UTF-8编码字符的最大字节数是多少?

一个 UTF-8编码字符的最大字节数是多少?

我将对用 UTF-8编码的 String 的字节进行加密,因此需要能够计算出 UTF-8编码的 String 的最大字节数。

请确认一个 UTF-8编码字符的最大字节数

67795 次浏览

The maximum number of bytes per character is 4 according to RFC3629 which limited the character table to U+10FFFF:

In UTF-8, characters from the U+0000..U+10FFFF range (the UTF-16 accessible range) are encoded using sequences of 1 to 4 octets.

(The original specification allowed for up to six byte character codes for code points past U+10FFFF.)

Characters with a code less than 128 will require 1 byte only, and the next 1920 character codes require 2 bytes only. Unless you are working with an esoteric language, multiplying the character count by 4 will be a significant overestimation.

Without further context, I would say that the maximum number of bytes for a character in UTF-8 is

answer: 6 bytes

The author of the accepted answer correctly pointed this out as the "original specification". That was valid through RFC-2279 1. As J. Cocoe pointed out in the comments below, this changed in 2003 with RFC-3629 2, which limits UTF-8 to encoding for 21 bits, which can be handled with the encoding scheme using four bytes.

answer if covering all unicode: 4 bytes

But, in Java <= v7, they talk about a 3-byte maximum for representing unicode with UTF-8? That's because the original unicode specification only defined the basic multi-lingual plane (BMP), i.e. it is an older version of unicode, or subset of modern unicode. So

answer if representing only original unicode, the BMP: 3 bytes

But, the OP talks about going the other way. Not from characters to UTF-8 bytes, but from UTF-8 bytes to a "String" of bytes representation. Perhaps the author of the accepted answer got that from the context of the question, but this is not necessarily obvious, so may confuse the casual reader of this question.

Going from UTF-8 to native encoding, we have to look at how the "String" is implemented. Some languages, like Python >= 3 will represent each character with integer code points, which allows for 4 bytes per character = 32 bits to cover the 21 we need for unicode, with some waste. Why not exactly 21 bits? Because things are faster when they are byte-aligned. Some languages like Python <= 2 and Java represent characters using a UTF-16 encoding, which means that they have to use surrogate pairs to represent extended unicode (not BMP). Either way that's still 4 bytes maximum.

answer if going UTF-8 -> native encoding: 4 bytes

So, final conclusion, 4 is the most common right answer, so we got it right. But, mileage could vary.

The maximum number of bytes to support US-ASCII, a standard English alphabet encoding, is 1. But limiting text to English is becoming less desirable or practical as time goes by.

Unicode was designed to represent the glyphs of all human languages, as well as many kinds of symbols, with a variety of rendering characteristics.
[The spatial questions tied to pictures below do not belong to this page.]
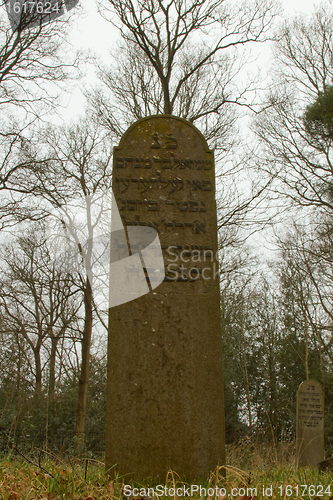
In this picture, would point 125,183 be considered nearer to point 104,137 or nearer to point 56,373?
point 104,137

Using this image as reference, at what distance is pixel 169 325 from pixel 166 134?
181cm

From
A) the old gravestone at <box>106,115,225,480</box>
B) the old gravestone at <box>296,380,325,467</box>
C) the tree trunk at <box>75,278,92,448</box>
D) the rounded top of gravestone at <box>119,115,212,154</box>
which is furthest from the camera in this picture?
the tree trunk at <box>75,278,92,448</box>

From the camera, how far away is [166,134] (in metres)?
3.60

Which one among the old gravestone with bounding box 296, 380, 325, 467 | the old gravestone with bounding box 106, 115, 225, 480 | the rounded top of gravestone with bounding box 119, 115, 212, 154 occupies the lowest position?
the old gravestone with bounding box 296, 380, 325, 467

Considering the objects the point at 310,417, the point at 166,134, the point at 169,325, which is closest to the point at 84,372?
the point at 310,417

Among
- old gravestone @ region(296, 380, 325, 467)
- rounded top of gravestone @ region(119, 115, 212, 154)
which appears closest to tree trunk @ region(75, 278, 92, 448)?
old gravestone @ region(296, 380, 325, 467)

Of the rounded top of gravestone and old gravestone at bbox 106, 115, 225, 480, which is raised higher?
the rounded top of gravestone

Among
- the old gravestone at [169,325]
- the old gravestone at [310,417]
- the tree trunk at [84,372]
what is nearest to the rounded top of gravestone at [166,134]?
the old gravestone at [169,325]

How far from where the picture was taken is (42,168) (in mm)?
9516

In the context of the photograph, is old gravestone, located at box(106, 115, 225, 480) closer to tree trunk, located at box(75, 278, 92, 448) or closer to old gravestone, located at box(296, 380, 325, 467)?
old gravestone, located at box(296, 380, 325, 467)

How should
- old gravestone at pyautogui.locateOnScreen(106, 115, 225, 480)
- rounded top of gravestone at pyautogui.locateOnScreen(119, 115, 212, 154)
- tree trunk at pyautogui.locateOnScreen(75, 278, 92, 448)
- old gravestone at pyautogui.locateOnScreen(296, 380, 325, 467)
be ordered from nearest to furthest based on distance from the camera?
old gravestone at pyautogui.locateOnScreen(106, 115, 225, 480) → rounded top of gravestone at pyautogui.locateOnScreen(119, 115, 212, 154) → old gravestone at pyautogui.locateOnScreen(296, 380, 325, 467) → tree trunk at pyautogui.locateOnScreen(75, 278, 92, 448)

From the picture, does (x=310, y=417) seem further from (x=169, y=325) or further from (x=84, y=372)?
(x=84, y=372)

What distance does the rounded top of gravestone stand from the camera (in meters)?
3.54

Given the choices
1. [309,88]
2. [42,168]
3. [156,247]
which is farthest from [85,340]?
[309,88]
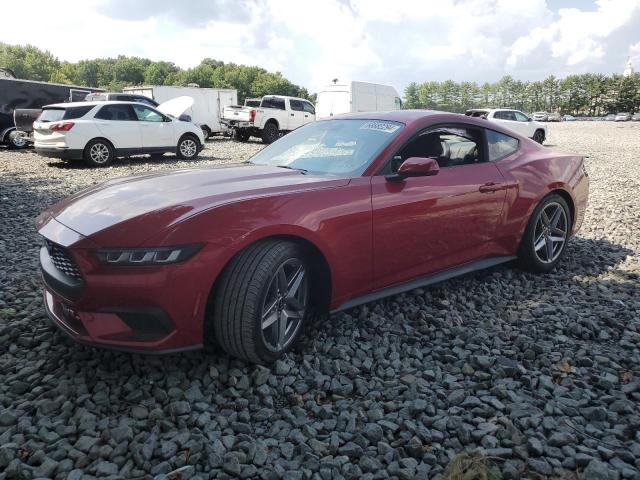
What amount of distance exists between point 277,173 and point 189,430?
5.65 ft

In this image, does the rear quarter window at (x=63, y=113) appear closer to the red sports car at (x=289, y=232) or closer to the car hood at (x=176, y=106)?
the car hood at (x=176, y=106)

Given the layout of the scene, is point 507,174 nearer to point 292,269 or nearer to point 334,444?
Answer: point 292,269

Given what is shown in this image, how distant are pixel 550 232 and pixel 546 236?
3.0 inches

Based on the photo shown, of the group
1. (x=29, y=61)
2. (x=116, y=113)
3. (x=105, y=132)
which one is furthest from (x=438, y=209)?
(x=29, y=61)

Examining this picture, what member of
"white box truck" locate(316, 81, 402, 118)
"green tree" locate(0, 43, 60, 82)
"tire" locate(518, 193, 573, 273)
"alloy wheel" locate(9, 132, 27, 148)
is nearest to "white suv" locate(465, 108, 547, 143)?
"white box truck" locate(316, 81, 402, 118)

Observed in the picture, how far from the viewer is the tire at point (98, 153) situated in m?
11.5

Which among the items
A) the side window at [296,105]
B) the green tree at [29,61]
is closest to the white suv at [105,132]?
the side window at [296,105]

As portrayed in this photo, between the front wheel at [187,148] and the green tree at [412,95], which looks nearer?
the front wheel at [187,148]

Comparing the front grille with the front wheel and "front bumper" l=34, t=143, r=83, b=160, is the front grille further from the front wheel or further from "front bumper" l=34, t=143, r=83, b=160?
the front wheel

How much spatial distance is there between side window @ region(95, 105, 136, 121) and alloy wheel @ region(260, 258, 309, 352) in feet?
34.9

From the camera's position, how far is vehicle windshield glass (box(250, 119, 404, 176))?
337cm

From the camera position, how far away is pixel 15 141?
47.9 ft

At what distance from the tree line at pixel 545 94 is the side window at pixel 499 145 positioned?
247 ft

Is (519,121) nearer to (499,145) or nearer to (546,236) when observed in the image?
(546,236)
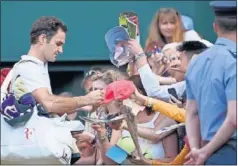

UTF-8 is an efficient encoding for Unicode, although still biased toward English. UTF-8 is self-synchronizing: character boundaries are easily identified by scanning for well-defined bit patterns in either direction.

While the maximum number of bytes per UTF-8 character is 3 for supporting just the 2-byte address space of Plane 0, the Basic Multilingual Plane (BMP), which can be accepted as minimal support in some applications, it is 4 for supporting all 17 current planes of Unicode (as of 2019). It should be noted that many popular "emoji" characters are likely to be located in Plane 16, which requires 4 bytes.

However, this is just for basic character glyphs. There are also various modifiers, such as making accents appear over the previous character, and it is also possible to link together an arbitrary number of code points to construct one complex "grapheme". In real world programming, therefore, the use or assumption of a fixed maximum number of bytes per character will likely eventually result in a problem for your application.

These considerations imply that UTF-8 character strings should not "expanded" into arrays of fixed length prior to processing, as has sometimes been done. Instead, programming should be done directly, using string functions specifically designed for UTF-8.

Condidering just technical limitations - it's possible to have up to 7 bytes following current UTF8 encoding scheme. According to it - if first byte is not self-sufficient ASCII character, than it should have pattern: 1(n)0X(7-n), where n is <= 7.

Also theoretically it could be 8 but then first byte would have no zero bit at all. While other aspects, like continuation byte differing from leading, are still there (allowing error detection), I heared, that byte 11111111 could be invalid, but I can't be sure about that.

Limitatation for max 4 bytes is most likely for compatibility with UTF-16, which I tend to consider a legacy, because the only quality where it excels, is processing speed, but only if string byte order matches (i.e. we read 0xFEFF in the BOM).